Exercise directions: Through the line that contains "Ohio, site FCP2, 2019-08-15", return the data below exactly, starting at its first line; leave the rest out.

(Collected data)
· · ·

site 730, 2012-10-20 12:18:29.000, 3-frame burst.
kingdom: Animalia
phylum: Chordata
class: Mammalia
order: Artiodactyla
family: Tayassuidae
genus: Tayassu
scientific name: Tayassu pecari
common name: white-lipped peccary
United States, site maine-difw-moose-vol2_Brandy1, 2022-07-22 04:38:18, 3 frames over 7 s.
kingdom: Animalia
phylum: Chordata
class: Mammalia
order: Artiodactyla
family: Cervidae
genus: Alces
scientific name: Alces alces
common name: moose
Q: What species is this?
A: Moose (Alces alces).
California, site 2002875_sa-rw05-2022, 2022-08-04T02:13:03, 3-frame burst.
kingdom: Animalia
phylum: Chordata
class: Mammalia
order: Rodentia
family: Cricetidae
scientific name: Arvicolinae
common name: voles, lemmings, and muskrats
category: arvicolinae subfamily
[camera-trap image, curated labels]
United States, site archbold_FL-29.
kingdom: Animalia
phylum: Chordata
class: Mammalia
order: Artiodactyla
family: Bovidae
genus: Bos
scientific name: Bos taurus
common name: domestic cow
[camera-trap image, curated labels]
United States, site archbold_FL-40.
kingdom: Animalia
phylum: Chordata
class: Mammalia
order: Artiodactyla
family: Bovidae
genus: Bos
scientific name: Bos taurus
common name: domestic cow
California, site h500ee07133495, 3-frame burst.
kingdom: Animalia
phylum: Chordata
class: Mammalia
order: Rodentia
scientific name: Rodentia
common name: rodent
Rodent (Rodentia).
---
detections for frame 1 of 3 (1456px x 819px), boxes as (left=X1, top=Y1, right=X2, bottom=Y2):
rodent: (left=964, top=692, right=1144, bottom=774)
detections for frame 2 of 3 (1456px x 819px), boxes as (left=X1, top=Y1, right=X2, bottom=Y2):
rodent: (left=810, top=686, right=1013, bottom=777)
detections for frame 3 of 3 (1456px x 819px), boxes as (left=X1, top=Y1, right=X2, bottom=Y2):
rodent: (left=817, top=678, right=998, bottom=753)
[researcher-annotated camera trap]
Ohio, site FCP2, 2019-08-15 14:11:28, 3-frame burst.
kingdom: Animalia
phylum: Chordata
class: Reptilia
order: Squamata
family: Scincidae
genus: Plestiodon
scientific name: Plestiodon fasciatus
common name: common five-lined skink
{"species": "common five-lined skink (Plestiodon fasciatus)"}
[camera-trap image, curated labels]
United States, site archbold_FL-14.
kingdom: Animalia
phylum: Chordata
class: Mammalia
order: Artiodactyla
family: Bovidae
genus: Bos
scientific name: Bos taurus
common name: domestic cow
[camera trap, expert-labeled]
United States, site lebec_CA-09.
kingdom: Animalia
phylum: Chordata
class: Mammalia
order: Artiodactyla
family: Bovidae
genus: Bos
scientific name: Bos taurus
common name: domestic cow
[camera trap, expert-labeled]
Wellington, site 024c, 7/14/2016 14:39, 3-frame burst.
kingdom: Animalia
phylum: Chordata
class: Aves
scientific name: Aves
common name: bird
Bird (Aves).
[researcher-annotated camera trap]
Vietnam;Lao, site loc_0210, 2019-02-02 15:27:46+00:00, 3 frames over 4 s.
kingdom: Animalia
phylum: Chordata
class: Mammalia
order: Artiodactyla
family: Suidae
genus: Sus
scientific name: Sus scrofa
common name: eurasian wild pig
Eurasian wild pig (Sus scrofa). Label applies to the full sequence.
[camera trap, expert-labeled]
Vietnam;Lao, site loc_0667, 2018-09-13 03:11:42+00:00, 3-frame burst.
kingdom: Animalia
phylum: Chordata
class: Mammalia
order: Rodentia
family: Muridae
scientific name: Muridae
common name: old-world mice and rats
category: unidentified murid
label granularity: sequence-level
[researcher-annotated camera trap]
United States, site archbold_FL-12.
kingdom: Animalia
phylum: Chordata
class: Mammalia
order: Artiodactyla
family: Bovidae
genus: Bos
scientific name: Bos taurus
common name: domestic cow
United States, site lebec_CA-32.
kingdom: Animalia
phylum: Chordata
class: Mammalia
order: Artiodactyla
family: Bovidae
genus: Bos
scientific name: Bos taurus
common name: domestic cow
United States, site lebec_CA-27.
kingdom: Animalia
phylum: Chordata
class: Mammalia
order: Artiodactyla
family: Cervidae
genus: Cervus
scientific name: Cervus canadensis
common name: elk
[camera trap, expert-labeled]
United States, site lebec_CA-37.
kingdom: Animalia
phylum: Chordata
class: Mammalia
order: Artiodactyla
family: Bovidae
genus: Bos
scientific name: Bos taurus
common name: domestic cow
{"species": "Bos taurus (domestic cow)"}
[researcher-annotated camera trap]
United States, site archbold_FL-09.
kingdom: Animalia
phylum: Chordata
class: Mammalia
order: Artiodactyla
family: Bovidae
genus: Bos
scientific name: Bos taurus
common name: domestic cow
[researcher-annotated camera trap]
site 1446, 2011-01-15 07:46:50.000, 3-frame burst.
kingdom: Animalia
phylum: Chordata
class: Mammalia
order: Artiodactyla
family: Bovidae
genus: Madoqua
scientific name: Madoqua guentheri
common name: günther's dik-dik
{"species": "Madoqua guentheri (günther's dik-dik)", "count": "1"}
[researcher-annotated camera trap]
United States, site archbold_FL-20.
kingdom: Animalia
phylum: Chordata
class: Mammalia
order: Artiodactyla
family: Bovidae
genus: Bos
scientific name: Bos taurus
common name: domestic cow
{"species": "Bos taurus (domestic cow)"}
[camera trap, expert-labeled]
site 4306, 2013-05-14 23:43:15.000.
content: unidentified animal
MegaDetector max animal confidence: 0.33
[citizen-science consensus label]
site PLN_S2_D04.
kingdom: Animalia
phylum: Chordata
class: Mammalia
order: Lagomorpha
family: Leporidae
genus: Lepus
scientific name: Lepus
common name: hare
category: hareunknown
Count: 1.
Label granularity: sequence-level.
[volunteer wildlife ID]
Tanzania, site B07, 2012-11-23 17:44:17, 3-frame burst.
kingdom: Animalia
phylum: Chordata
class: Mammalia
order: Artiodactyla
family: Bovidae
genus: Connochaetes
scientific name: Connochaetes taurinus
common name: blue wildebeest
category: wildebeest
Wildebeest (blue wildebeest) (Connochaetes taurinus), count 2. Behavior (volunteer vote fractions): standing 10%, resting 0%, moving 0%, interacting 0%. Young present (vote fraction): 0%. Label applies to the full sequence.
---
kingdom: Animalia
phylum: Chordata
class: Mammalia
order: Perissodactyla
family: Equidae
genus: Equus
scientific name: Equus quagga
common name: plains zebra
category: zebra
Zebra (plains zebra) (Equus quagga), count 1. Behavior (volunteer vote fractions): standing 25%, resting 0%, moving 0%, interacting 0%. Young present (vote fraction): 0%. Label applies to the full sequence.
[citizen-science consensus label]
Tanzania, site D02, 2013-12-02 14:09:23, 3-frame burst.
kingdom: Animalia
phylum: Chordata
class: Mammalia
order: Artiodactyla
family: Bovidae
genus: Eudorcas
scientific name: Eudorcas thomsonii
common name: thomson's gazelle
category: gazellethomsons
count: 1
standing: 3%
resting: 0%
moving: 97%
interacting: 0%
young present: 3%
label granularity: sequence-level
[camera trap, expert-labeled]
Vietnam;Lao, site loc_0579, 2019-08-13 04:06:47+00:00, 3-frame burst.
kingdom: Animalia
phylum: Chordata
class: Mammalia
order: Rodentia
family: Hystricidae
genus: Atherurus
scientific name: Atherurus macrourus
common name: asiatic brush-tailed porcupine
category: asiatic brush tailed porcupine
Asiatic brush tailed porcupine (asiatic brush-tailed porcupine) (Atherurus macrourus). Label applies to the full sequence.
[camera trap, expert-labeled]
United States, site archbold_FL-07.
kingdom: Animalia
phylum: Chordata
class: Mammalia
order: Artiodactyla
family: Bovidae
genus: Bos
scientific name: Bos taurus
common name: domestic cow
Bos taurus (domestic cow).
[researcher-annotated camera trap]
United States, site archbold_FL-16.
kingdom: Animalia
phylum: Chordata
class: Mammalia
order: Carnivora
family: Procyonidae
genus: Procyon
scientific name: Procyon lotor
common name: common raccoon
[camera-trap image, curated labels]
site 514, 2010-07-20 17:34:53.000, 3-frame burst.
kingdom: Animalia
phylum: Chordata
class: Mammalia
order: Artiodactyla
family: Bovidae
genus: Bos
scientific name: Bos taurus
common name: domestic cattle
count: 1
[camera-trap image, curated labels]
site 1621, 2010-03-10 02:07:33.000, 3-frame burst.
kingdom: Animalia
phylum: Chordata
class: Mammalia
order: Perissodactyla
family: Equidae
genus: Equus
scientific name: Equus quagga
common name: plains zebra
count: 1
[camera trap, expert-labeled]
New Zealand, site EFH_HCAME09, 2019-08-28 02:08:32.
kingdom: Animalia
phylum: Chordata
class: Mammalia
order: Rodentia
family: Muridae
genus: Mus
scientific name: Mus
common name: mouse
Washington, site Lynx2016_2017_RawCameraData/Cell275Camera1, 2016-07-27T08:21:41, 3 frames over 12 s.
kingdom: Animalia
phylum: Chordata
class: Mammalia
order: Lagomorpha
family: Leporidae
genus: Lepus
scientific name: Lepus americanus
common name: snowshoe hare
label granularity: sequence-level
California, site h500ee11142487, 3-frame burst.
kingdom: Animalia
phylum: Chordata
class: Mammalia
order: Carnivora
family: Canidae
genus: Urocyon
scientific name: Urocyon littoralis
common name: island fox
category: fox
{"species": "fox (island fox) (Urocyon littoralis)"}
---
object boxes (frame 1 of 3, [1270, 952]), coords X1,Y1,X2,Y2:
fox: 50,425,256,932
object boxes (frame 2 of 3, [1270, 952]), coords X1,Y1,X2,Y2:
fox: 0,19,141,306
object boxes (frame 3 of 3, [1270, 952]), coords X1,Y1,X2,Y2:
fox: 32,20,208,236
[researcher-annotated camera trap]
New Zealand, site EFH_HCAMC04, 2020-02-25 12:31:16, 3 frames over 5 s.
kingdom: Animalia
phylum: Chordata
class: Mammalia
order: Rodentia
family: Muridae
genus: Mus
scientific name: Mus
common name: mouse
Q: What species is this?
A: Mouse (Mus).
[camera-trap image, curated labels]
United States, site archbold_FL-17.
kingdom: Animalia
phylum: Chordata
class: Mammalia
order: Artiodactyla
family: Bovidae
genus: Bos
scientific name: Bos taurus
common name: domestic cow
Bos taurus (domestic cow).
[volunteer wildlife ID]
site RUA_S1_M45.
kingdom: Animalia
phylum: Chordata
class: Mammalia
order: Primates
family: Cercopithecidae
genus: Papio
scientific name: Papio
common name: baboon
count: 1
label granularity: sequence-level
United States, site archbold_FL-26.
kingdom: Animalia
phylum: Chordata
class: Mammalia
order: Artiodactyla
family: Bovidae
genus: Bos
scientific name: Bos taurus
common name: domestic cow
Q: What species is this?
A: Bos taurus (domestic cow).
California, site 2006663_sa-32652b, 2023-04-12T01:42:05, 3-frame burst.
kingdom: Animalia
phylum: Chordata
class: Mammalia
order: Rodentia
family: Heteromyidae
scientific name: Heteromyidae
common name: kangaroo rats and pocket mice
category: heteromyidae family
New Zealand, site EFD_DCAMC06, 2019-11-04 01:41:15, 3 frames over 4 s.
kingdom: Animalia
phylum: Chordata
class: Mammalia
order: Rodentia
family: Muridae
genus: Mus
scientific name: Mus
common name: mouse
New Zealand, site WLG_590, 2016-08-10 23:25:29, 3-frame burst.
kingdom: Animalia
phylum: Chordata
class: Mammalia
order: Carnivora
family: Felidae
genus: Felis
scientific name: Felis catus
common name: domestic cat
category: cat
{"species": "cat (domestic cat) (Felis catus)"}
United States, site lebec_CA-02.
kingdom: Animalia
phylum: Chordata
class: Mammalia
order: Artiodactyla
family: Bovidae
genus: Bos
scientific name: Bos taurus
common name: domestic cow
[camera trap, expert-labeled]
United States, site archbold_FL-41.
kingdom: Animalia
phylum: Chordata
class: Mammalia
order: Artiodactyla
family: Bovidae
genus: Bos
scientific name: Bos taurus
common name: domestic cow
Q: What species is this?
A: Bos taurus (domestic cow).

· · ·

Written solution:
site 730, 2012-10-20 12:18:29.000, 3-frame burst.
kingdom: Animalia
phylum: Chordata
class: Mammalia
order: Artiodactyla
family: Tayassuidae
genus: Tayassu
scientific name: Tayassu pecari
common name: white-lipped peccary
United States, site maine-difw-moose-vol2_Brandy1, 2022-07-22 04:38:18, 3 frames over 7 s.
kingdom: Animalia
phylum: Chordata
class: Mammalia
order: Artiodactyla
family: Cervidae
genus: Alces
scientific name: Alces alces
common name: moose
Q: What species is this?
A: Moose (Alces alces).
California, site 2002875_sa-rw05-2022, 2022-08-04T02:13:03, 3-frame burst.
kingdom: Animalia
phylum: Chordata
class: Mammalia
order: Rodentia
family: Cricetidae
scientific name: Arvicolinae
common name: voles, lemmings, and muskrats
category: arvicolinae subfamily
[camera-trap image, curated labels]
United States, site archbold_FL-29.
kingdom: Animalia
phylum: Chordata
class: Mammalia
order: Artiodactyla
family: Bovidae
genus: Bos
scientific name: Bos taurus
common name: domestic cow
[camera-trap image, curated labels]
United States, site archbold_FL-40.
kingdom: Animalia
phylum: Chordata
class: Mammalia
order: Artiodactyla
family: Bovidae
genus: Bos
scientific name: Bos taurus
common name: domestic cow
California, site h500ee07133495, 3-frame burst.
kingdom: Animalia
phylum: Chordata
class: Mammalia
order: Rodentia
scientific name: Rodentia
common name: rodent
Rodent (Rodentia).
---
detections for frame 1 of 3 (1456px x 819px), boxes as (left=X1, top=Y1, right=X2, bottom=Y2):
rodent: (left=964, top=692, right=1144, bottom=774)
detections for frame 2 of 3 (1456px x 819px), boxes as (left=X1, top=Y1, right=X2, bottom=Y2):
rodent: (left=810, top=686, right=1013, bottom=777)
detections for frame 3 of 3 (1456px x 819px), boxes as (left=X1, top=Y1, right=X2, bottom=Y2):
rodent: (left=817, top=678, right=998, bottom=753)
[researcher-annotated camera trap]
Ohio, site FCP2, 2019-08-15 14:11:28, 3-frame burst.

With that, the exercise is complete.